Go back to the painting. Think about shape, volume, value, color, edges. With each layer of paint continue to think about shape, volume, value, color, edges.

I had a few progress shots but due to technical difficulties, they are long gone. Instead, here’s the finished piece (or at least really close to being done).

oil painting on linen, 9"x12"
oil painting on linen, 9″x12″

Materials and Painting

This portrait was painted in oils. Generally my process goes something like this. For the lay-in/first pass I thin the paint with Gamsol (a type of odorless mineral spirits. It has the least amount of evaporation per hour so I’m not breathing in too much junk). Following the “fat over lean” principle, I use less Gamsol and more paint in the next several passes. Nearing the end when I’m working finer detail and edges I add a little Galkyd Lite to the mix. I tried regular Galkyd ages ago but found it set up too quick for me.

Right now I mostly use the Paxton Pallete from training at The Atelier (with a few additions of my own for this specific project). Eventually I’ll experiment with other colors.
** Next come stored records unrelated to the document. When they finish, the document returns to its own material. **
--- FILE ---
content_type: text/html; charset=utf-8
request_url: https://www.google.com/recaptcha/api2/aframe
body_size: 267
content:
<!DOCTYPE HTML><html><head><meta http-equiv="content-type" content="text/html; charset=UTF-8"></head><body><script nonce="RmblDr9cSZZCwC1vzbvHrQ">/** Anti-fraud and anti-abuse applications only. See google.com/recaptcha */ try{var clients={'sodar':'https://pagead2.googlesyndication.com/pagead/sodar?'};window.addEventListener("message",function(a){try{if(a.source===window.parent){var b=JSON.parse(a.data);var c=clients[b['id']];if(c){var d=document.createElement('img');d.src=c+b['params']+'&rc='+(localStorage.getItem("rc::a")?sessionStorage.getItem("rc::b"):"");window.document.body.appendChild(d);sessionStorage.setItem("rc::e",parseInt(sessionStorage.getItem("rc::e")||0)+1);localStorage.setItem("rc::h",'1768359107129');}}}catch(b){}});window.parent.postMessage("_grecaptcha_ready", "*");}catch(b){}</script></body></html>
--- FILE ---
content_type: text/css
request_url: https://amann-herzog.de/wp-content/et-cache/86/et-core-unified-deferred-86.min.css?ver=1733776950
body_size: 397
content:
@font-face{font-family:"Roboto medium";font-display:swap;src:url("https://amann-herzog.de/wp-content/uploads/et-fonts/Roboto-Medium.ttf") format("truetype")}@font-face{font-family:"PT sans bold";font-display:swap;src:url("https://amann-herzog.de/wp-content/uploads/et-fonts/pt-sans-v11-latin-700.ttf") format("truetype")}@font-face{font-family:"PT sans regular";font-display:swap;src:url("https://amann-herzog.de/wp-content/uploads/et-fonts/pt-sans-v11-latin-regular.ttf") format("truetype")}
The Paxton Palette lends itself well to natural colored subjects, like people, because of the qualities of mineral pigments v.s. modern/organic pigments. Most all the colors in the Paxton palette are mineral pigments with the exception of Alizarin Crimson.

Paxton Palette Colors

  • Ivory Black
  • Raw Umber
  • Alizarin Crimson
  • Indian Red
  • Light Red
  • Cadmium Red Light (was Vermillion but Cad. Red Light is a good replacement)
  • Cremnitz White (this is lead carbonate so I’m using up the one tube I have and then I’ll be switching to something else)
  • Cadmium Yellow Light
  • Naples Yellow
  • Yellow Ochre
  • Viridian Green
  • Ultramarine Blue
  • Additions: Manganese Blue, Cerulean Blue, Permanent Sap Green Deep (this last one mainly because I wanted to see how it mixed for cool shifted flesh tones).

 

If you’re interested, you can read more about mineral vs. modern colors

here: http://www.gamblincolors.com/newsletters/studionotes19.html

here: http://www.goldenpaints.com/justpaint/jp26article2.php

Yes they’re product pages, but you can glean some helpful general information too.